§ **Passage cité**

_ _ _ _ _ _ _

Fin 2018 éclatait le Football-Gate : le FC Malines y trempa jusqu’au cou, par la faute de dirigeants qui avaient tenté de manipuler des matches. Il y a quelques mois, le club a effectué sa mue avec l’apport de nouveaux capitaux.
" Le Football-Gate nous a coûté beaucoup en termes d’image, mais il était le fait de quelques personnes isolées. Le club, les supporters et les joueurs étaient des victimes. Aujourd’hui, on a de nouveaux dirigeants très soucieux de ne pas refaire les mêmes erreurs : les fonds sont belges et le projet est de stabiliser le club dans le top 10… avec de temps en temps, une participation aux Play-Offs 1. On connaît notre place, on ne va jamais jouer le titre… même si forcément, l’exemple de l’Union Saint-Gilloise, que nous avions dominée en D2, nous inspire ! Après, c’est sûr que si on gagne la Coupe, une participation aux poules de la Conference League nous ouvrira des perspectives financières… "

_ _ _ _ _ _ _

§ **Données**
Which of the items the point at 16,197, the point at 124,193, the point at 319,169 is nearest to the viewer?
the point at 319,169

_ _ _ _ _ _ _

§ **Consignes**
1. Résumez en deux phrases le passage cité consacré au FC Malines.
2. Rédigez la suite du passage cité sur le FC Malines, en reprenant après sa dernière phrase.

§ **Réponses dans l'ordre**
1. Fin 2018, le FC Malines a été lourdement impliqué dans le Football-Gate, certains de ses dirigeants ayant tenté de manipuler des matches, puis le club s'est transformé il y a quelques mois grâce à l'apport de nouveaux capitaux. D'après les propos rapportés, ce scandale, imputé à quelques personnes isolées, a terni l'image du club, dont les nouveaux dirigeants, appuyés sur des fonds belges, veulent le stabiliser dans le top 10 avec une participation occasionnelle aux Play-Offs 1, sans viser le titre.

2.
LES PETITS PAPIERS
Le moment venu des petits papiers : parmi une quinzaine de papiers-mystères, il en choisit 5 au hasard. Et commente.
PAPIER 1 : VLAAMS BELANG (le parti séparatiste flamand, 1er parti de Flandre dans les sondages...) " Ca, je n’aime pas… En politique, je suis un peu suisse (sic) : je constate que, quel que soit mon vote, le Parti X va s’allier avec le Parti Y ou Z et ma voix va être totalement diluée… Donc, j’ai l’impression que tu votes… mais que ça ne sert à rien. (Silence) Pourtant, je suis très attaché à la Belgique : j’ai joué en Flandre et en Wallonie, et je m’y suis toujours bien plu. En U21, j’ai même porté les couleurs des Diablotins : le coach Jean-François de Sart m’avait repris quand je jouais à Gand et j’ai côtoyé des joueurs comme Nicolas Lombaerts, Thomas Vermaelen, Tom De Mul et Maarten Martens. Après, Aimé Anthuenis m’a même présélectionné pour les Diables Rouges… mais il n’y a pas eu de suite. Là, j’ai peut-être raté quelque chose… " (clin d’œil)
" L’Union Saint-Gilloise ? On verra si ça va durer longtemps… "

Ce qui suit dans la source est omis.